A resistência popular, dobrada pela pandemia, pela repressão estatal, pela ofensiva ideológica da burguesia e pelas mudanças tecnológicas, muito pouco pode fazer. A crise ideológica da esquerda, engolfada no pós-modernismo e nas lutas identitárias, apartada da perspectiva de classe, apenas facilitou o avanço conservador. O chamado centro democrático não foi capaz de se agrupar e apresentar uma candidatura viável para as eleições de outubro de 2022. O esfacelamento do PSDB e a tradicional incapacidade do Movimento Democrático Brasileiro (MDB) de apresentar uma candidatura apenas aceleraram o deslocamento para a direita de todo o quadro político. A candidatura de Bolsonaro para um novo mandato, em caso de sucesso, quase certamente fecharia o quadro de um cesarismo regressivo no qual o barbarismo imperaria sem maiores dificuldades.

Saído da prisão, logo o ex-presidente Lula da Silva se mostrou o úniconome viável para evitar a continuação de Bolsonaro no poder. Tratou, antes de mais nada, de unificar o que foi possível da área mais à esquerda, com o Partido Comunista do Brasil (PCdoB), O Partido Socialista Brasileiro (PSB), o Partido Vede (PV), Rede e o Partido Socialismo e Liberdade (PSOL). Para a esquerda reformista, sem ter constituído qualquer alternativa estratégica, não restou outra opção senão a adesão à candidatura do PT, o partido hegemônico dessa área. Agrupada essa área, Lula e o PT se desdobraram para ampliar a aliança ao centro e mesmo à direita “civilizada”. Estava claro que, para derrotar Bolsonaro nas urnas, havia a necessidade de se estruturar a mais ampla frente política possível. Essa foi a chave da vitória, mas também o limite que se impôs para governar.

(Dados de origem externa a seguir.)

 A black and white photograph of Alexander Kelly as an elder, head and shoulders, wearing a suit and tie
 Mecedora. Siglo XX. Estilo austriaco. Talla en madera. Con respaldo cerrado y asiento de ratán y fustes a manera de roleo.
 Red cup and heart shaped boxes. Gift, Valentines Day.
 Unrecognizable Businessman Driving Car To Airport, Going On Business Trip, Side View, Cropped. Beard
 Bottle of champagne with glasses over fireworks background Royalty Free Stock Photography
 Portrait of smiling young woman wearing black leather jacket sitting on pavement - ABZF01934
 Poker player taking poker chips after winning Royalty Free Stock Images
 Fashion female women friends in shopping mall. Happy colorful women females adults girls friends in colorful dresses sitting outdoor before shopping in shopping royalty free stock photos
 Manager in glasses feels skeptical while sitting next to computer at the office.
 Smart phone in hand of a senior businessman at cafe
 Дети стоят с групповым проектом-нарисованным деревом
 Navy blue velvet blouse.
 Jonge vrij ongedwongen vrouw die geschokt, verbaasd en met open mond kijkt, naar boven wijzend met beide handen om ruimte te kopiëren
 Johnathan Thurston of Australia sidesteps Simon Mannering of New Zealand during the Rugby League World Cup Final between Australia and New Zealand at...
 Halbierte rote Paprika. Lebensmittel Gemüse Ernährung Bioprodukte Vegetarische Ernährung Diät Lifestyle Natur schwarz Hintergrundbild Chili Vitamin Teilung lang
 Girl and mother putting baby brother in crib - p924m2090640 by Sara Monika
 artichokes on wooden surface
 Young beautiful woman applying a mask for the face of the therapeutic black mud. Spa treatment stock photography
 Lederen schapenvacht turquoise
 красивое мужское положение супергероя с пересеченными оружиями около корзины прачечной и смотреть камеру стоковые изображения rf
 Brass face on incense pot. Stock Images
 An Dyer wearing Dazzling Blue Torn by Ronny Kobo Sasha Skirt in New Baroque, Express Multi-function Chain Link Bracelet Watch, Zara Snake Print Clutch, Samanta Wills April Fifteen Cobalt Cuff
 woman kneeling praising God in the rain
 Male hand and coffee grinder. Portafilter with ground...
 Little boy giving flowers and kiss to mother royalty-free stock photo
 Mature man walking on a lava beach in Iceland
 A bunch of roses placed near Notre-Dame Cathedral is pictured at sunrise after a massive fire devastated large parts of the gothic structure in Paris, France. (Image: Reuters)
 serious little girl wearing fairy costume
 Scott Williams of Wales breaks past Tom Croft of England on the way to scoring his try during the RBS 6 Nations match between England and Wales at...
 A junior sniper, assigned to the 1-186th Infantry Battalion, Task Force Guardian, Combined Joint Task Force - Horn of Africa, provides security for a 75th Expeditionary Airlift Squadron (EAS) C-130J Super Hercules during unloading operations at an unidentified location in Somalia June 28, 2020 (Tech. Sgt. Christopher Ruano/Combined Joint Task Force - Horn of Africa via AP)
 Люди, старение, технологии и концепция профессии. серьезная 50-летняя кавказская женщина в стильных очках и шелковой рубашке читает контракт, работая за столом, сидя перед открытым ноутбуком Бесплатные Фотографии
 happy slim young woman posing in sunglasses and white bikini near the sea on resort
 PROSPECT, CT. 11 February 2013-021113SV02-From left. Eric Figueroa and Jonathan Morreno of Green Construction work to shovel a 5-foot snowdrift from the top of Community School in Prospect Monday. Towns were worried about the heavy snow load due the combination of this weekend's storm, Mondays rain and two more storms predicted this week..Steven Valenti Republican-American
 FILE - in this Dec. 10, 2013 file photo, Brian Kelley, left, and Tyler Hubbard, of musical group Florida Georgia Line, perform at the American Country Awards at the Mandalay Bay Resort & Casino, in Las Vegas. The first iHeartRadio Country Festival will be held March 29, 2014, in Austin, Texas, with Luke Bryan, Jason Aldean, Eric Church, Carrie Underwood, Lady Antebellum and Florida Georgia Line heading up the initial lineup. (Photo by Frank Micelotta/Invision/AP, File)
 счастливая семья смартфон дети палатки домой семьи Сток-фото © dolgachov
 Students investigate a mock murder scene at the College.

O resultado eleitoral mostrou Lula vitorioso por uma margem estrei-tíssima, mas as urnas também evidenciaram que o Congresso Nacional trazia um perfil mais adequado a um novo governo Bolsonaro. De fato, o Congresso, desde 2012, vinha assumindo uma face cada vez mais conservadora. A única possibilidade de se estabelecer um governo estável foi montar um ministério que contemplasse todo o arco de apoio eleitoral de outubro e novembro de 2022 e que se ampliasse ainda ulteriormente. O resultado é que apenas os partidos fielmente bolsonaristas restaram na oposição, e o governo enfrenta sérias contradições e conflitos sempre abertos.

A vitória de Lula e o amplo apoio dentro do arco partidário podem parecer um indício de um amplo consenso social e a possibilidade de encaminhar medidas de ampliação da democracia e de reformas sociais. Isso é, todavia, um engano, pois a verdade é muito diferente. Note-se que, além de um Congresso Nacional conservador, também os governadores eleitos dos estados mais importantes da federação foram apoiados por Bolsonaro (casos de São Paulo, Minas Gerais, Rio de Janeiro e Paraná).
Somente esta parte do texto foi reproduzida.